Best way to manage the description is to get you all to stand, leaning forwards into a cold wind; now drop your jaws and totally forget that you are cold. Look up, and up; sheer grey stone cliffs, fissured, mossy, with permanent snow in the shadows. See the paley grey light of midnight dusk fading over the sharp crags at the top. See an absolutely clear line of silhouette dividing rock from ethereal ice sky. All you can hear (when the relevant bit of Peer Gynt finishes playing on the ship’s loudspeakers) is a small wash of water onto the rocks, and the ship’s engines. A few people danced to the music, and I think quite a few clapped the navigator as the tight, tight turn was safely managed. Or perhaps it’s not really dangerous, because the sharp angle of the rocks above the waterline must echo the sharp drop below it. But you do feel that you could just lean a little further over the handrail and touch those ancient, stern cliffs. Some people have managed it because there is, sadly, graffiti on some of the lower, smoother rock faces near the water line. Dates like “1972 Giacometti” and “Nor-line Tour 1985” can be seen. Grieg is turning in his grave, I can hear it.

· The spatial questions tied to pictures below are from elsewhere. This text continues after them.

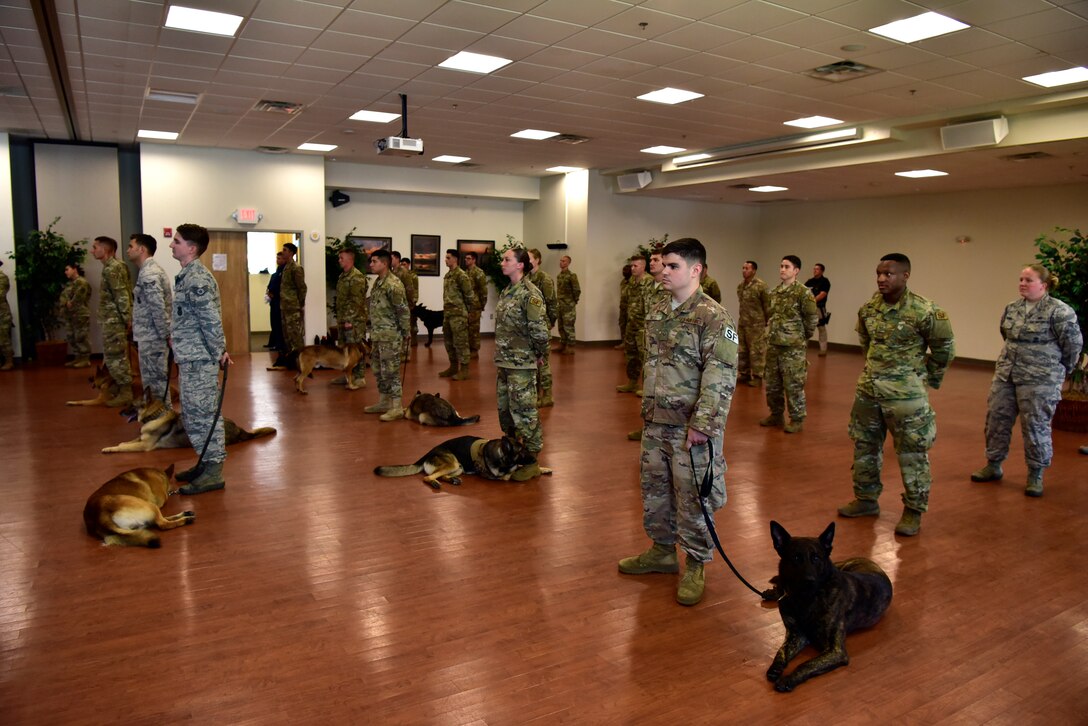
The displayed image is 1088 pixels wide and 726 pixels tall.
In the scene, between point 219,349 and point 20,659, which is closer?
point 20,659

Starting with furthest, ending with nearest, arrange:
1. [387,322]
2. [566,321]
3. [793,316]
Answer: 1. [566,321]
2. [387,322]
3. [793,316]

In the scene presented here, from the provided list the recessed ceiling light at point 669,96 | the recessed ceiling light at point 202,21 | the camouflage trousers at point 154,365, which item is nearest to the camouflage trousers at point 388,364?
the camouflage trousers at point 154,365

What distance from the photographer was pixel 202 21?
240 inches

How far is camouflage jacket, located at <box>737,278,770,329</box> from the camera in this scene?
10.4 m

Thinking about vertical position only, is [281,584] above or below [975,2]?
below

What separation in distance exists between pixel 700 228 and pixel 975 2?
12626mm

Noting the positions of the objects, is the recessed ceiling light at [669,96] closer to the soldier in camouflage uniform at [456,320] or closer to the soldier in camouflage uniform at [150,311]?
the soldier in camouflage uniform at [456,320]

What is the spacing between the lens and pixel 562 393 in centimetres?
995

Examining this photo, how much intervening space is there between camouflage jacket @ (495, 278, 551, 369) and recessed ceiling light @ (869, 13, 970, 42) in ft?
11.6

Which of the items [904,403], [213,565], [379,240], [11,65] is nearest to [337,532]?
[213,565]

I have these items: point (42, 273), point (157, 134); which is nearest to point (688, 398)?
point (157, 134)

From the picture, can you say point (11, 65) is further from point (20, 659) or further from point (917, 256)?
point (917, 256)

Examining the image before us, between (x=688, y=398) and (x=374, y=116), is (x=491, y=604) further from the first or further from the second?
(x=374, y=116)

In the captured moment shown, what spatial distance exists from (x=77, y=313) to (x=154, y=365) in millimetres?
6297
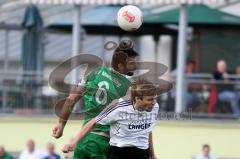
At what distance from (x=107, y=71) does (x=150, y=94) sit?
82 centimetres

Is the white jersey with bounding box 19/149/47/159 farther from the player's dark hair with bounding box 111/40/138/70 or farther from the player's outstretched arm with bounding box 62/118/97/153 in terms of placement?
the player's outstretched arm with bounding box 62/118/97/153

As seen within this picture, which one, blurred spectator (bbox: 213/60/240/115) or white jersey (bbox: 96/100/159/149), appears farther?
blurred spectator (bbox: 213/60/240/115)


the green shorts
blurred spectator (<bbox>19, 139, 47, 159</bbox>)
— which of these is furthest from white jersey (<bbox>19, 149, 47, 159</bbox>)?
the green shorts

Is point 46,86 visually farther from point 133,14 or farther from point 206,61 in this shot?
point 133,14

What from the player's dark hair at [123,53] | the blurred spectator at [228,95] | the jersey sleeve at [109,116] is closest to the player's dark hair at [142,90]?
the jersey sleeve at [109,116]

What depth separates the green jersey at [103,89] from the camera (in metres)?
10.2

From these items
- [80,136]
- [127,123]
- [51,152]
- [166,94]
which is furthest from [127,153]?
[166,94]

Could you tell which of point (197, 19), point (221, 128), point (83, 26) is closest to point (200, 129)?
point (221, 128)

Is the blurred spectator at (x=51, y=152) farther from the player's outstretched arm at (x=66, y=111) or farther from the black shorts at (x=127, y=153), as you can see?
the black shorts at (x=127, y=153)

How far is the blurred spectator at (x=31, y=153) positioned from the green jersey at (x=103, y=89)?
8.95m

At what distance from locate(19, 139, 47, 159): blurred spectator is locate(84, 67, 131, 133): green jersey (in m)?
8.95

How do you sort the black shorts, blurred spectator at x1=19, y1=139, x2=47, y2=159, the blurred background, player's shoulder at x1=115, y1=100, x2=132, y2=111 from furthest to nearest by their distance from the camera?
blurred spectator at x1=19, y1=139, x2=47, y2=159, the blurred background, the black shorts, player's shoulder at x1=115, y1=100, x2=132, y2=111

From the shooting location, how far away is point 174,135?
19.6 metres

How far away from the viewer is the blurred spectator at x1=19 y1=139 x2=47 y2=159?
19203 millimetres
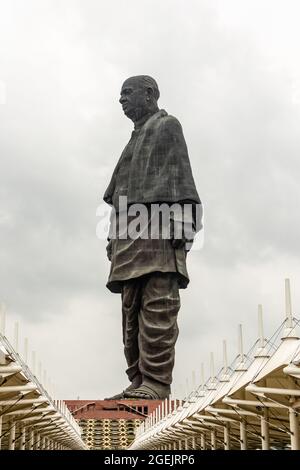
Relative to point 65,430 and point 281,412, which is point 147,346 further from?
point 281,412

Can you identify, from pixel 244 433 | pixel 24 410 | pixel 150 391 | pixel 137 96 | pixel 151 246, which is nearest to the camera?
pixel 244 433

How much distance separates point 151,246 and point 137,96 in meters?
9.38

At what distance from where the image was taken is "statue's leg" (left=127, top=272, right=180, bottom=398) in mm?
47469

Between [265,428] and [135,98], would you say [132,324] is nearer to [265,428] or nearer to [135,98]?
[135,98]

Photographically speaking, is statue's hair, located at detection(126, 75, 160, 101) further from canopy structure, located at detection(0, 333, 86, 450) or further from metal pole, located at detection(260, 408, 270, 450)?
metal pole, located at detection(260, 408, 270, 450)

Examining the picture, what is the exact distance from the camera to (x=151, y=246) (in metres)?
48.2

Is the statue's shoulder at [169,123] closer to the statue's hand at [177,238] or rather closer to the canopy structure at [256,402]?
the statue's hand at [177,238]

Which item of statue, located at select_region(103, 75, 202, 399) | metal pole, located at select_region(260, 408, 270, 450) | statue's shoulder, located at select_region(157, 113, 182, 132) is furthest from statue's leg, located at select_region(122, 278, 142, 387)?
metal pole, located at select_region(260, 408, 270, 450)

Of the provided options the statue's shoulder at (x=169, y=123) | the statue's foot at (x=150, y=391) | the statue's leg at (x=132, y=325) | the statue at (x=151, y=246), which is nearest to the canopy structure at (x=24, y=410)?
the statue's foot at (x=150, y=391)

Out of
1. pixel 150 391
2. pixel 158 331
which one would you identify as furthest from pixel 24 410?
pixel 158 331
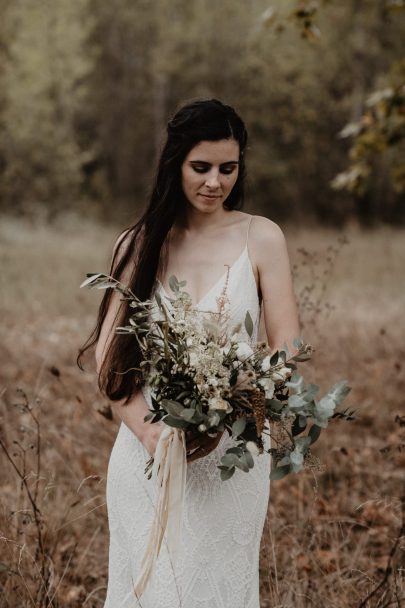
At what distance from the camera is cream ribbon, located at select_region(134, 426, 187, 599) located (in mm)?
2062

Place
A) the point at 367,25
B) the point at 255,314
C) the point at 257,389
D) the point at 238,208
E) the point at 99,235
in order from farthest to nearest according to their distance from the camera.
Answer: the point at 367,25 < the point at 99,235 < the point at 238,208 < the point at 255,314 < the point at 257,389

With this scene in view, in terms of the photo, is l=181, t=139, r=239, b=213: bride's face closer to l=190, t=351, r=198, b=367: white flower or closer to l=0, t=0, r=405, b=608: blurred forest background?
l=190, t=351, r=198, b=367: white flower

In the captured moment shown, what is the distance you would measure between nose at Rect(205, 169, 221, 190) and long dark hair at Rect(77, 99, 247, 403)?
0.12 meters

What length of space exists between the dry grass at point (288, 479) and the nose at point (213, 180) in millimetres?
1037

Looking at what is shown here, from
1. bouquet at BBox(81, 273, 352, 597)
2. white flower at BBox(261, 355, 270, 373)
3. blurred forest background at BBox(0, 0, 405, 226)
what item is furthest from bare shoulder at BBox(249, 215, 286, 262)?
blurred forest background at BBox(0, 0, 405, 226)

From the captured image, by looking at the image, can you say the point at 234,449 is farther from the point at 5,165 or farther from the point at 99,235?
the point at 5,165

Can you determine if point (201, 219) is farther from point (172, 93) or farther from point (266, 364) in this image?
point (172, 93)

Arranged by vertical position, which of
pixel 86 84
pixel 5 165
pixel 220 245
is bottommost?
pixel 220 245

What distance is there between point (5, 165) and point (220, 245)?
23595mm

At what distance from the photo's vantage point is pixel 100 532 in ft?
12.0

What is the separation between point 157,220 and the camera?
2.50 m

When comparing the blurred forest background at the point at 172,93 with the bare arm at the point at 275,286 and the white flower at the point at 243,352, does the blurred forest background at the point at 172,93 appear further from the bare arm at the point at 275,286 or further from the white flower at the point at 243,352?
the white flower at the point at 243,352

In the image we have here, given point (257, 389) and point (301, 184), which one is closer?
point (257, 389)

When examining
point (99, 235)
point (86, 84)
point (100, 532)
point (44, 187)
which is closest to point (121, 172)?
point (86, 84)
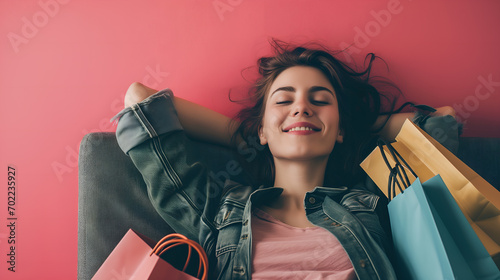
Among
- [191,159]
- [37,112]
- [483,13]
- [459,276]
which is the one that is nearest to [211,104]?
[191,159]

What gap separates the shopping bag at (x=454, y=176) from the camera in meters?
0.74

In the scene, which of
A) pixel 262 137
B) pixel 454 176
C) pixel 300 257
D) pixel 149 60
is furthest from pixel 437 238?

The photographers were out in legion numbers, some of them purrforming illegal operations to get their shots (climbing up Crew Only stairs and such). But quite a few of the crew came up onto their exclusive top deck to see it; I was impressed that these presumably somewhat travel-hardened workers were still obviously enjoying the experience. After we got cold on the open stern deck (in spite of the very good ‘Troll Soup’ - they boil up nicely with cream and carrots I assure you) we moved to the front internal observation deck. Views from there are now somewhat obscured by salt on the outside of the windows, so no good for photography, but the effects of the light on the water were lovely - pale yellows and greys, on smooth reaches and gentle ripples. The boat doesn’t leave a huge gushing wake, I don’t know why. Perhaps it’s the stabilisers. We didn’t try the “Troll Wine”, but it looked toxic in large shot glasses. M heard someone say “it’s got rum in it” so perhaps it’s just warm ship’s grog? Who knows.
An experience. Brought to you by its very own magical self, without interference or embellishment of any kind by me.
Now I am waiting for our washing to finish drying so I can start tomorrow which is now today, knowing I have a full complement of socks. I’d like to stay up for hours, watching the fiord as we sail through it - this is one of the more narrow straits we navigate - but one could easily go mad trying to see everything. Even the people we’ve met who are taking this trip as a return adventure don’t expect to spend every minute catching a view of something they didn’t see going the other way, it’s just not possible to keep the concentration that high for so long. Because, dear readers, this really is a voyage of views that are continuously amazing, fantastic; wild and remote and lonely. Beautiful and dangerous, that toxic, compelling combination.
I think I’ll need a bit of my own TrollWein (gin on the rocks) to send me Solveig’s Song to lull me to sleep tonight. Me, here, seeing this? Just as hard to take in as every other marvel. I met a cat today who allowed me to pat him and pull his attractively white-circled racoon-ish tail. Now THAT’S real.